The Education of Millionaires: It's Not What You Think and It's Not Too Late - by Michael Ellsberg

Your success and happiness in life has to do with your drive, your initiative, your persistence, your ability to make a contribution to other people's lives, your ability to come up with good ideas and pitch them to others effectively, your charisma, your ability to navigate gracefully through social and business networks (what some researchers call "practical intelligence"), and a total, unwavering belief in your own eventual triumph, throughout all the ups and downs, no matter what the naysayers tell you.

Unlike a gambling addict, [entrepreneurs] have consciously cultivated a lifestyle of resilience. They are ready to pick themselves up, dust themselves off, adjust course, and try something else when they fail. That is the essence of learning. Without failure, there is no learning.

If you want to be successful, and make a huge impact in your life, find exceptional people to learn from, and surround yourself with them.

If you want to succeed, find leaders who are doing amazing things in the world, and push them up. Find powerful people and help them reach their goals. If you're of service to them, they will be of service back.

Connection capital is anything that can help you expand your network of connections (your "tribe," as Seth Godin calls it), and is not significantly used up in expanding this network. The two biggest forms of connection capital are (a) your already-existing connections and (b) your ability to give good advice.

I'm going to teach you two questions that, if you put them into use at parties, events, and conferences, will change your life forever and will grow your network faster than you ever thought possible:

  1. What's most exciting for you right now in your life/ business?

  2. What's challenging for you in your life/business right now?

I often find that when I ask these questions of people whom I'd like to mentor or guide me, I have insights, resources, or connections that could help them in the area of whatever they answer. Whatever the answers to these questions are, I listen attentively and compassionately, and if I know of someone or something useful to these causes or issues, I recommend it. I am constantly seeking out ways I can be of service to the people I talk with, in ways that are meaningful and impactful to them.

The Trusted Advisor by David Maister, Charles Green, and Robert Galford, and Networking with the Affluent by Thomas J. Stanley, two of the best books on high-integrity, no-sleaze connecting I've read.

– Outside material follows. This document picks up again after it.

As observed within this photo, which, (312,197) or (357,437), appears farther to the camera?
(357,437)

The more value that flows in and out of our lives, the more we and others benefit, and the more affluence is generated.

Give give give. Give give give. Give give give. Give generously within your network, and to people you hope will be in your network one day. Always inquire within yourself, and within your deepest creativity, how you can be of greater service. Without keeping track and without concern for a specific quid pro quo.

"Everybody loves to give advice. If you ask someone in a genuine way to sit down with you, talk to you, give you advice, most people are happy to do it. It's shocking how few people go and ask for advice. If you call someone and say, ‘Hey, I love what you're doing, I think it's incredible. I'd love your advice on something,' most people will sit down and give you advice and talk with you and mentor you. But most people just never do that."

Your brand is what people think about when they hear your name.

"You're going to have days when you don't reach your goals. And it's OK to be negative sometimes. But not for more than five minutes. You've got to live by the five-minute rule. Bitch, moan, complain, vent, get it out of your system, whatever you've got to do. But just for five minutes. Beyond that, there's no benefit to dwelling on it. Instead, focus 100 percent of your energy on what's in your control. What can you do now? How can you learn and benefit from the experience? How can you move forward?"

"There are two decisions you need to come to in order to be free, and to be more effective. First is that you are not entitled to anything in the world, until you create value for another human being first. Second, you are 100 percent responsible for producing results. No one else. If you adopt those two views, you will go far."

Entrepreneurial Mindset

  • Focusing on Contribution versus Focusing on Entitlement

  • Focusing on Outcome versus Focusing on Output

  • Sorting for What's Needed versus Sorting for What's Requested

  • Work Yourself Out of a Job--Don't Work to Protect Your Job

  • Go Toward Big Decisions, Even Without Authority

  • See Your Circumstances as Illusory and Temporary, Not Real and Permanent

If you always asked yourself how you could make a greater and higher-leveraged contribution to the people you work with and the situations you find yourself in; if you focused like a laser on actual outcome of the projects you're involved with, rather than the output of your time and effort; if you were relentless about taking care of what's actually needed in your workplace or team, rather than just doing what was requested of you; if you started running toward the big decisions in your organization, rather than away from them, whether or not your job description called for it; if you became a diligent student of the ways in which social reality is more flexible and malleable, and less predetermined, than you think it is--if you did all these things, is there any chance you would come out behind?

"Tell me something that you think is true that very few people agree with."